The closest comparison, Nestle said, might be the E. coli incident that forced juice-maker Odwalla to recall its product in 1996. In that case, apple pickers used bad fruit that had fallen on the ground, which resulted in one death and the sickening of 66 people. The company paid a $1.5 million fine, pleaded guilty to 16 misdemeanor charges, and introduced flash pasteurization to its juices. The recall itself cost the company $6.5 million. The company took responsibility for its mistakes, largely salvaged its reputation, and was later sold to Coca-Cola Co. (KO) for $181 million.
“But they were lucky,” Nestle said. “They [found out exactly what] happened from the quality-control inspector who saw [the bad apples being picked off the ground for use] and warned them. Unless the spinach industry figures out the exact chain of causation, it will be hard to know what to do to prevent this from happening again.”
The spinach scare has been devastating to restaurateurs like Nancy Horn, of Reno, Nev. Her 38-seat restaurant, Dish Cafe and Catering, specializes in vegetarian options, and includes spinach on several of its sandwiches. Since the outbreak, business is down on the restaurant side: Her average daily sales of $1,000 have declined between $250 and $350, and her catering business has seen “a huge drop.”

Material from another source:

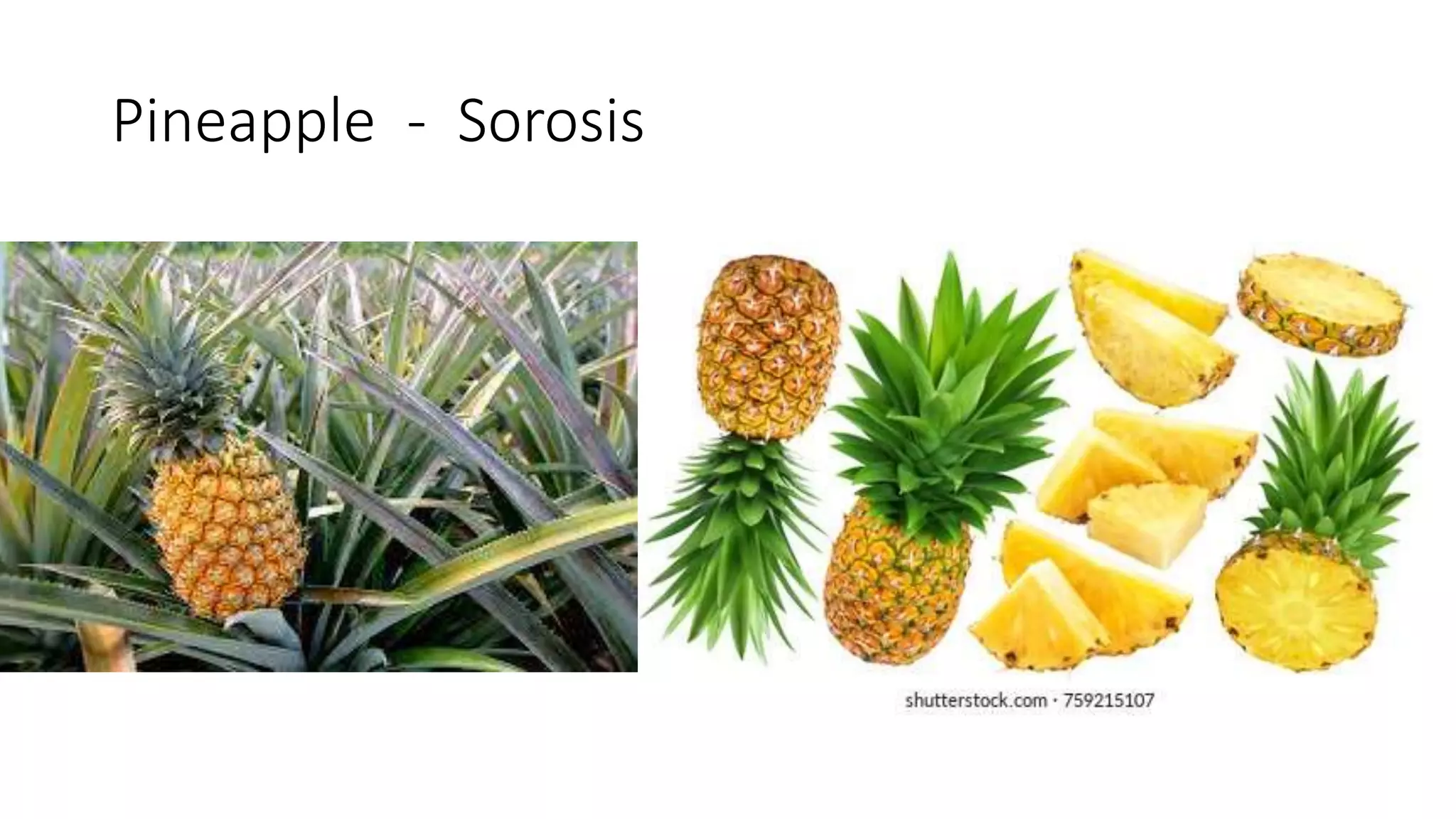 Pineapple - Sorosis

shutterstock.com · 759215107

“It’s been horrible,” Horn said. “People are really freaked out about it. We had to just dump the produce.
“Our business is based on a lot of fresh vegetables and vegetable items, and we’ve had to take real mainstays off the menu. We’re trying to be creative, but you really can’t substitute spinach; it’s kind of a unique thing and it’s really good for you. People get addicted to that, and once it’s gone, they look for a substitute and there really isn’t one.”
Some have avoided the profit pinch by offering substitutes of the same color. In Chicago, where the traditional stuffed pizza includes a generous filling of fresh spinach, Giordano’s has stopped sales of the popular pie, which was one of its top sellers. Instead, hungry Chicagoans are chowing down on broccoli pizzas, Giordano’s marketing director Dan Hull said.
“The effect has been virtually nil,” he said. “We’ve gone from one case to three cases of broccoli a day.”
Martin Wiedmann, associate professor of food science at Cornell University, said the overall effect of the spinach ban will be relatively small, especially when compared to recent concerns over beef consumption spurred by mad cow disease.
“Overall, the impact of spinach is so small, and, in comparison, meat consumption was on a much higher level in the first place” he said. “Spinach isn’t exported as much as beef, for one, and the U.S. consumer will eat lettuce instead.”
Organic farmers see it as a chance to extol the merits of decentralized and non-corporate produce. Spinach from local farms hasn’t been linked to the recent E. coli outbreak.
“If anything, the food scare and others like it are good for business at the farmer’s market,” said Gabrielle Langholtz, manager of special products for the Greenmarket, which oversees 44 farmers markets throughout New York City. “The American public starts to pay attention to how their food is grown, and where and by whom, and they get to [the point where they] want the opportunity to know their farmer. The food you get at a greenmarket comes from a de-centralized food system, and it’s safer.”
Langholtz said sales of spinach and leafy greens have seemed brisk since the FDA warnings, but couldn’t provide a figure, as farmers aren’t required to report their sales.
Montgomery, N.Y., farmer Morse Pitts, who describes himself as “what organic used to be,” said that more people are buying spinach from him now.
“Our people understand that the warning not to buy spinach has nothing to do with anything local, and they know it’s good local stuff,” Pitts said. “I think they’re buying it more out of spite [for the blanket FDA warning and corporate farming].”